Altered Adder with binary output

[Eduard Barnoviciu]

Hello , I need your help here with something : I'm in quite a hurry so that's why I don't do it myself :

I have to design a more intricate CLC and I did most part but at the very end I need a circuit that will add up to 11 1-bit signals to a 4-bit output that will give the number of 1s in binary. so for : i0 = 1 , i1=0 , i2=1 , i3 to i10 = 1 , the sum will be 10 and the output will be 1010.

Once again , I cannot use regs, loops or anything that involves memory or a clock signal.

Please help. Thank you

 

[Eduard Barnoviciu]

I can transform all those 11 outputs into 4 2-bit numbers. Now I just need to add them up. HOW please. how. I need palpable code.

 

[rahdirs]

Hi,

Define an unsigned signal & assign the sum of eleven bits to that signal.Later convert it to a std_logic_vector(3 downto 0).
You have your output.

For counting the number of '1' in your output vector,assign it to a signal & add the individual bits of output vector which you could assign to an integer variable

 

[Eduard Barnoviciu]

Too advanced for me , lel. Sorry. I'm at ' logic gate level' right now. Thanks anyway , I do appreciate it.

 

[rahdirs]

I can transform all those 11 outputs into 4 2-bit numbers. Now I just need to add them up. HOW please. how. I need palpable code.

I didn't see this post(post #2) of yours earlier.

Let's start from the basics.
How did you get those 4 2-bit vectors from 11 bit signals ? Can you post any code ?

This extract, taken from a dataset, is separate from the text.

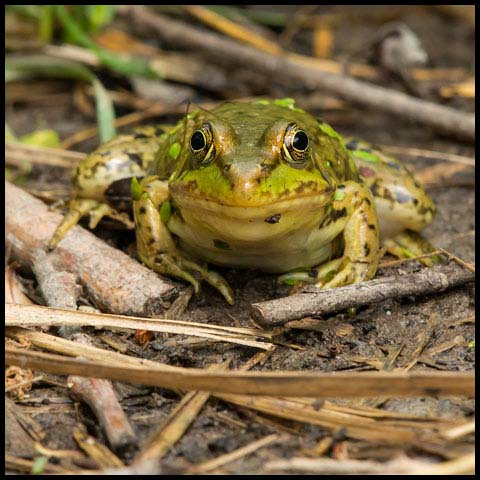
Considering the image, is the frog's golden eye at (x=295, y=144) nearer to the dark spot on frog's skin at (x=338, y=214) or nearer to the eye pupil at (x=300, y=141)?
the eye pupil at (x=300, y=141)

I suppose you are doing it in VHDL ?

 

[std_match]

Build a "tree" using normal adders. Make pairs of the input signals, add them and pass to the next "stage". In the first stage you need 5 1-bit adders which will generate 5 2-bit numbers. The leftover bit from the first stage can be padded with a '0' an be used directly in the second stage, where you have 3 2-bit adders which will generate 3 3-bit numbers. Continue like this and after the last step you will have a 5-bit result. The highest bit will always be '0', so it can be left unconnected.